Here, we demonstrated that apoB100, but not hsCRP, is linked to necrotic core volume. Kubo et al. used VH IVUSto evaluate the relationship between serum hsCRP levels and coronary plaque composition in patients with stable angina. They found that the necrotic core in the plaques of patients with hsCRP levels >3 mg/L were significantly larger than in patients with normal hsCRP levels (20 ± 9% vs. 16 ± 8%, P = 0.014) [25]. The relative size of the necrotic core was positively correlated with the serum level of hsCRP (r = 0.20, P = 0.037). The absence of any relationship between hsCRP, MMPs and plaque components in our study could be explained by the prolonged and regular statin therapy. As was shown previously, statins dramatically inhibit the secretion of MMP-9 from macrophages and smooth muscle cells [26]; however, it appears that statin therapy does not affect the association between MMP-9 levels and plaque components.

To the best of our knowledge, this is the first study to demonstrate an association between apoB100 levels and the IVUS-determined relative size of the necrotic core. The association between apoB100-containing lipoproteins and four tissue plaque components included in the VH IVUS algorithm was evaluated previously in only one single-center study that included 60 patients with clinical indications of coronary angiography [13]. This known association of apoB-containing lipoproteins with larger plaque burden and a higher proportion of non-calcified plaques is in agreement with our results, regardless of the chronic statin therapy in both studies. In another study of 50 patients with ACS and borderline culprit lesions, stepwise multivariate linear regression analyses showed that changes in MMP-9 and hsCRP levels, but not TIMP-1 and apoB100 levels, in response to 12 months of atorvastatin treatment predicted the stabilization of vulnerable plaques [27].

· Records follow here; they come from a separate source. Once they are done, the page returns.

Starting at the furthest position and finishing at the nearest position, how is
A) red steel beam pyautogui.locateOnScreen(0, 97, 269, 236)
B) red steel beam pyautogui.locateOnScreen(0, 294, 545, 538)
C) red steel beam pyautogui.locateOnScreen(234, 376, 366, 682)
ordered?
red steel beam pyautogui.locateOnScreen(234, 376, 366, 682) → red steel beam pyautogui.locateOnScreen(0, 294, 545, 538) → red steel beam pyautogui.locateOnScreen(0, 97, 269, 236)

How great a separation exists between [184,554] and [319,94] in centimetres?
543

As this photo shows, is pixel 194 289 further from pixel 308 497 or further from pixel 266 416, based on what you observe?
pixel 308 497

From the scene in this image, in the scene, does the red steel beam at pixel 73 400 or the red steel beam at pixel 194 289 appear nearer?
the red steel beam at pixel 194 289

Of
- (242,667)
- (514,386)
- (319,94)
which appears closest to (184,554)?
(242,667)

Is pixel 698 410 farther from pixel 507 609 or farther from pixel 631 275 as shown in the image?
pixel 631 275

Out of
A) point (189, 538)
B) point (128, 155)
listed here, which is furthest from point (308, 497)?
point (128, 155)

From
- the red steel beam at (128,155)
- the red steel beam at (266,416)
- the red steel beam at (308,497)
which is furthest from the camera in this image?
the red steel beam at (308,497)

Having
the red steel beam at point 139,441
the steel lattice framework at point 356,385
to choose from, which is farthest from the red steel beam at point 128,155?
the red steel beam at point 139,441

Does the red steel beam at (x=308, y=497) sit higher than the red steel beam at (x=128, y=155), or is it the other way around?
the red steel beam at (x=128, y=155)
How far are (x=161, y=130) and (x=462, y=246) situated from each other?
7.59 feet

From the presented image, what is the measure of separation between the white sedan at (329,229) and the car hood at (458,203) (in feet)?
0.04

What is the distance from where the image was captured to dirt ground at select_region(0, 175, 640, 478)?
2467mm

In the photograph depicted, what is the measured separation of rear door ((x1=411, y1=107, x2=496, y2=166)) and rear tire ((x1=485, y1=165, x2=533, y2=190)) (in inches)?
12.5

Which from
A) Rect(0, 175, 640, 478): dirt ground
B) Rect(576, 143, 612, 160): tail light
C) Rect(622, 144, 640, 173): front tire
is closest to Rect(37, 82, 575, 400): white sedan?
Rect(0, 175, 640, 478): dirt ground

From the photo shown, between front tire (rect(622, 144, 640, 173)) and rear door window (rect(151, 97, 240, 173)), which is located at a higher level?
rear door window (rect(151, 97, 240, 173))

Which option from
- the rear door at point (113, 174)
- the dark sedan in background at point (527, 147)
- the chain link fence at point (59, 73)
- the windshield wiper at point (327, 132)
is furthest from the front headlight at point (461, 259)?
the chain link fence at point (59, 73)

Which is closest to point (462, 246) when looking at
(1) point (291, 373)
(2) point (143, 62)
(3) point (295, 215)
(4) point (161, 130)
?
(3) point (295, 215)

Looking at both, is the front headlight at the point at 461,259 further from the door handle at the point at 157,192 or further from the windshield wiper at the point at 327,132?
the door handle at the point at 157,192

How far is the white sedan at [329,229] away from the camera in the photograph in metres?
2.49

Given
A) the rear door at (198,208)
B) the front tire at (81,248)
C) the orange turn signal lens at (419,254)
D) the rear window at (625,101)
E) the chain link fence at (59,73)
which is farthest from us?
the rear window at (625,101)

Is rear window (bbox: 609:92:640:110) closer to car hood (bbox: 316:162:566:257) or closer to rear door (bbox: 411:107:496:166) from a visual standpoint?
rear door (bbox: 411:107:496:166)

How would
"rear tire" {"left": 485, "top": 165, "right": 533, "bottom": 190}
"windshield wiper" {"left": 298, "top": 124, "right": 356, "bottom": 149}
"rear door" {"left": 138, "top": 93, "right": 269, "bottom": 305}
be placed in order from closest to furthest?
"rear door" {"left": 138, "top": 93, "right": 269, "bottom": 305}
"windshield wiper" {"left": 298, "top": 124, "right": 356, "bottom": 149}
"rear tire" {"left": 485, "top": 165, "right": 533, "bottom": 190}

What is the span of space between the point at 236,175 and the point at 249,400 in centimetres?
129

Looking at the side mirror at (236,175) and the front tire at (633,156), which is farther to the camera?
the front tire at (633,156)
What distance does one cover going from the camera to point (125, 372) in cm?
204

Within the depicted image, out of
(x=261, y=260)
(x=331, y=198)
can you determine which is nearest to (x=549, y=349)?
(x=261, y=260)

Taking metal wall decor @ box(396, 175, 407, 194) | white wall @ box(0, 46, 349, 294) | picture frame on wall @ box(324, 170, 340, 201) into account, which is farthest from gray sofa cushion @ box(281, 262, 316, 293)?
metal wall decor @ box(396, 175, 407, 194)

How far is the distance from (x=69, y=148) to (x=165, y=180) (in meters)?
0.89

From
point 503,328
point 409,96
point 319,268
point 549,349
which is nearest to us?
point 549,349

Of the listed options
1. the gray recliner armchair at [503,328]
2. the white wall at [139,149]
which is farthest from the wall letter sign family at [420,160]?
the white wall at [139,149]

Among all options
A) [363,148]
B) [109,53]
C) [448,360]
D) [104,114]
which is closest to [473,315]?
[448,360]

The role of Lp(a) as an independent cardiovascular risk factor involved in atherogenesis, thrombosis, and inflammation has been actively studied and discussed [28]. In stable CHD patients, an elevated Lp(a) level (>50 mg/dL) was associated with nonclassical or intermediate monocytes (CD14++ CD16+) [29], which in turn produce MMP-9 [30], was related to TCFA [31], and independently predicted cardiovascular events in subjects referred for elective coronary angiography [32].

Study limitations. The small sample size of the present study was compensated by the evaluation of 60 coronary plaques. A controlled setting with the implementation of chronic medical therapy may have led to an underestimation of some variables in the final analysis. We did not analyze all known MMPs and their inhibitors, but of those that were measured, we demonstrated that MMP-9 was the most important factor for plaque vulnerability in patients with stable CHD. All enrolled patients had Lp(a) levels >50 mg/dL, which could have skewed this population toward a higher risk than a standard cohort of patients with stable ischemic heart disease, allowing for a more prominent effect size. Unrecognized biases might have led to the selection of patients fulfilling IVUS criteria referred for Lp(a) examination. However, the inclusion of consecutive patients minimized selection bias.

5. Conclusions

Serum apoB100, MMP-7, and MMP-9 levels in stable CHD patients were positively associated with the size of the necrotic core of atherosclerotic plaques and were inversely related to the fibrous tissue content of the plaques. MMP-9 is a promising marker of coronary plaque instability in patients with elevated Lp(a) levels.